Por: Frei Betto
Escritor e assessor de movimentos sociais
Entre os 15 países mais desiguais do mundo, 10
se encontram na América Latina e Caribe. Atenção: não confundir desigualdade
com pobreza.
Desigualdade resulta da distribuição
desproporcional da renda entre a população.
O mais desigual é a Bolívia, seguida de
Camarões, Madagascar, África do Sul, Haiti, Tailândia, Brasil (7º lugar),
Equador, Uganda, Colômbia, Paraguai, Honduras, Panamá, Chile e Guatemala.
A ONU reconhece que, nos últimos anos, houve
redução da desigualdade no Brasil.
Em nosso continente, os países com menos
desigualdade social são Costa Rica, Argentina, Venezuela e Uruguai.
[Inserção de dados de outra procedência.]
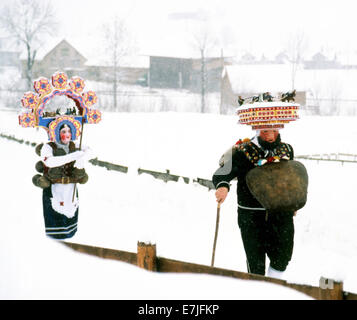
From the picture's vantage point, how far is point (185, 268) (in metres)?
2.07

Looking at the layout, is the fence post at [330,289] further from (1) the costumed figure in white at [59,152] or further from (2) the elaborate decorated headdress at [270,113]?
(1) the costumed figure in white at [59,152]

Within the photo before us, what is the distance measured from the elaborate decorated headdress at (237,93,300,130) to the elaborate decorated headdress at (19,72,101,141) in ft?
5.43

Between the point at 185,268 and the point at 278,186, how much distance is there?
3.78 ft

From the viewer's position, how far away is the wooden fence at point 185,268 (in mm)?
1801

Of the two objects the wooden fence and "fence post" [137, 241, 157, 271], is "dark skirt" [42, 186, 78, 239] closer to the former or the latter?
the wooden fence

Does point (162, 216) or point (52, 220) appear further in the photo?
point (162, 216)

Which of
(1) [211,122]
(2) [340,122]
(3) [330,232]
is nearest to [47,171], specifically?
(3) [330,232]

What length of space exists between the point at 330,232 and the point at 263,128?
3047mm

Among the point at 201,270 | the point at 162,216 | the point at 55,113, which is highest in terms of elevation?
the point at 55,113

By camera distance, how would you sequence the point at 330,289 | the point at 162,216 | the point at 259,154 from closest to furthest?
the point at 330,289
the point at 259,154
the point at 162,216

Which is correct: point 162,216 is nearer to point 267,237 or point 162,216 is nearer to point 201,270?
point 267,237

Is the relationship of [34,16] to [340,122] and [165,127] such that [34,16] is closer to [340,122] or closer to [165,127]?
[165,127]

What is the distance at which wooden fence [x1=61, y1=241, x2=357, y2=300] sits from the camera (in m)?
1.80

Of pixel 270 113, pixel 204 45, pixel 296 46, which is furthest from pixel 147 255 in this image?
pixel 204 45
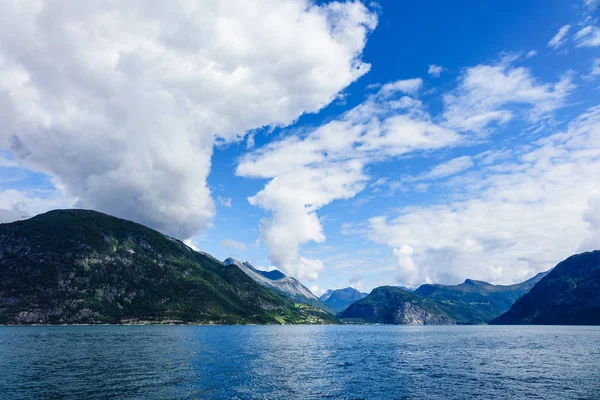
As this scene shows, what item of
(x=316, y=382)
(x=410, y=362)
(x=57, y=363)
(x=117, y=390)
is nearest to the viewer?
(x=117, y=390)

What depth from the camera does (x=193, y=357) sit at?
112062 mm

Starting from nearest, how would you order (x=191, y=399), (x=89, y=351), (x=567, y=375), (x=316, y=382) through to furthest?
1. (x=191, y=399)
2. (x=316, y=382)
3. (x=567, y=375)
4. (x=89, y=351)

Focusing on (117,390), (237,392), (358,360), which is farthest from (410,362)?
(117,390)

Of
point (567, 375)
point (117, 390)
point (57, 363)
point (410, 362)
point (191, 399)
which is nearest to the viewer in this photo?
point (191, 399)

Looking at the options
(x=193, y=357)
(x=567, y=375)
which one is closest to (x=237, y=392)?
(x=193, y=357)

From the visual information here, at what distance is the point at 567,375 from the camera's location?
276 feet

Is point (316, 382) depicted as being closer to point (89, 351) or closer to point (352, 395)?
point (352, 395)

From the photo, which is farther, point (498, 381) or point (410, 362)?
point (410, 362)

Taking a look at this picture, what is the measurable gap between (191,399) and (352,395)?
28.7 meters

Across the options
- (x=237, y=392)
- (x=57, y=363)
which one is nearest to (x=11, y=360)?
(x=57, y=363)

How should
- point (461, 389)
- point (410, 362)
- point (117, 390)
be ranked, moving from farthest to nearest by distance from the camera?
1. point (410, 362)
2. point (461, 389)
3. point (117, 390)

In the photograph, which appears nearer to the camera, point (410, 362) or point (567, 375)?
point (567, 375)

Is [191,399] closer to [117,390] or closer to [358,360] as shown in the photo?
[117,390]

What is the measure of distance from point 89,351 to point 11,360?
2719cm
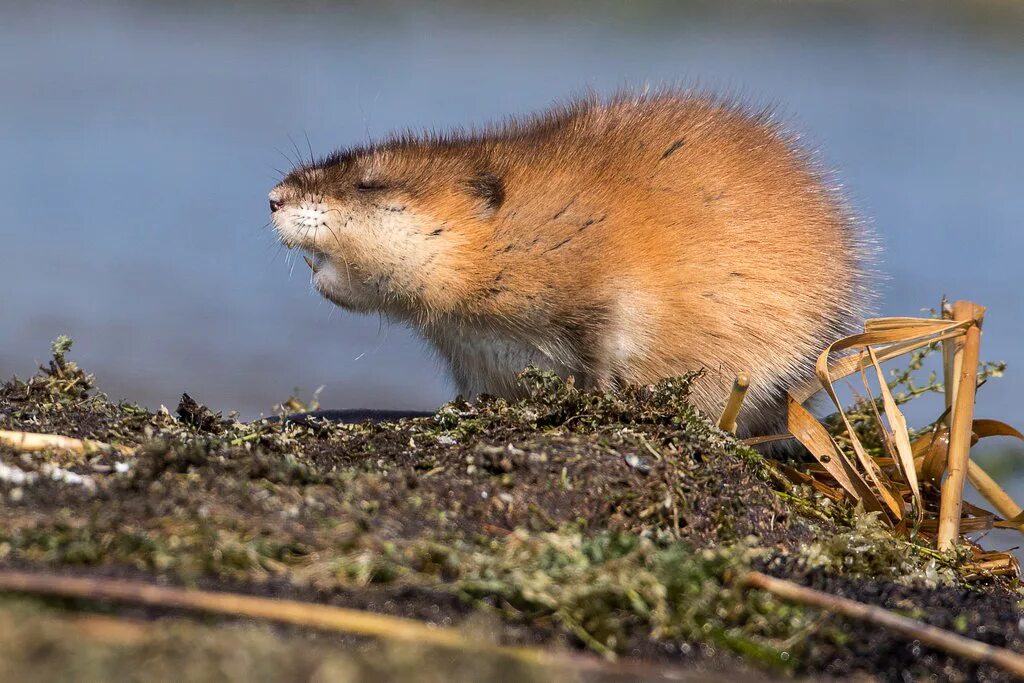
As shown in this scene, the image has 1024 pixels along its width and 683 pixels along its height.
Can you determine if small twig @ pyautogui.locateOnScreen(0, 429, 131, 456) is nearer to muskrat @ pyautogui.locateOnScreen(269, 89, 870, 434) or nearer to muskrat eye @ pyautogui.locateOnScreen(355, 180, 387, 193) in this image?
muskrat @ pyautogui.locateOnScreen(269, 89, 870, 434)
Na América Latina, a renda é demasiadamente
concentrada em mãos de uma minoria da população, os mais ricos. São apontadas
como principais causas a falta de acesso da população a serviços básicos, como
transporte e saúde; os salários baixos; a estrutura fiscal injusta (os mais
pobres pagam, proporcionalmente, mais impostos que os mais ricos); e a
precariedade do sistema educacional.
No Brasil, o nível de escolaridade dos pais
influencia em 55% o nível educacional a ser atingido pelos filhos. Numa casa
sem livros, por exemplo, o hábito de leitura dos filhos tende a ser inferior ao
da família que possui biblioteca.
Na América Latina, a desigualdade é agravada
pelas discriminações racial e sexual. Mulheres negras e indígenas são, em
geral, mais pobres. O número de pessoas obrigadas a sobreviver com menos de um
dólar por dia é duas vezes maior entre a população indígena e negra, comparada
à branca. E as mulheres recebem menor salário que os homens ao desempenhar o
mesmo tipo de trabalho, além de trabalharem mais horas e se dedicarem mais à
economia informal.
Graças à ascensão de governos
democráticos-populares, nos últimos anos o gasto público com políticas sociais
atingiu, em geral, 5% do PIB dos 18 países do continente. De 2001 a 2007, o
gasto social por habitante aumentou 30%.
Hoje, no Brasil, 20% da rendas das famílias
provêm de programas de transferência de renda do poder público, como
aposentadorias, Bolsa Família e assistência social. Segundo o IPEA, em 1988
essas transferências representavam 8,1% da renda familiar per capita. De lá para cá, graças
aos programas sociais do governo,
21,8 milhões de pessoas deixaram a pobreza
extrema.
Essa política de transferência de renda tem
compensado as perdas sofridas pela população nas décadas de 1980-1990, quando
os salários foram deteriorados pela inflação e o desemprego. Em 1978, apenas
8,3% das famílias brasileiras recebiam recursos governamentais. Em 2008, o
índice subiu para 58,3%.
A transferência de recursos do governo à
população não ocorre apenas nos estados mais pobres. O Rio de Janeiro ocupa o
quarto lugar entre os beneficiários (25,5% das famílias), antecedido por Piauí
(31,2%), Paraíba (27,5%) e Pernambuco (25,7%). Isso se explica pelo fato de o
estado fluminense abrigar um grande número de idosos, superior à media
nacional, e que dependem de aposentadorias pagas pelos cofres públicos.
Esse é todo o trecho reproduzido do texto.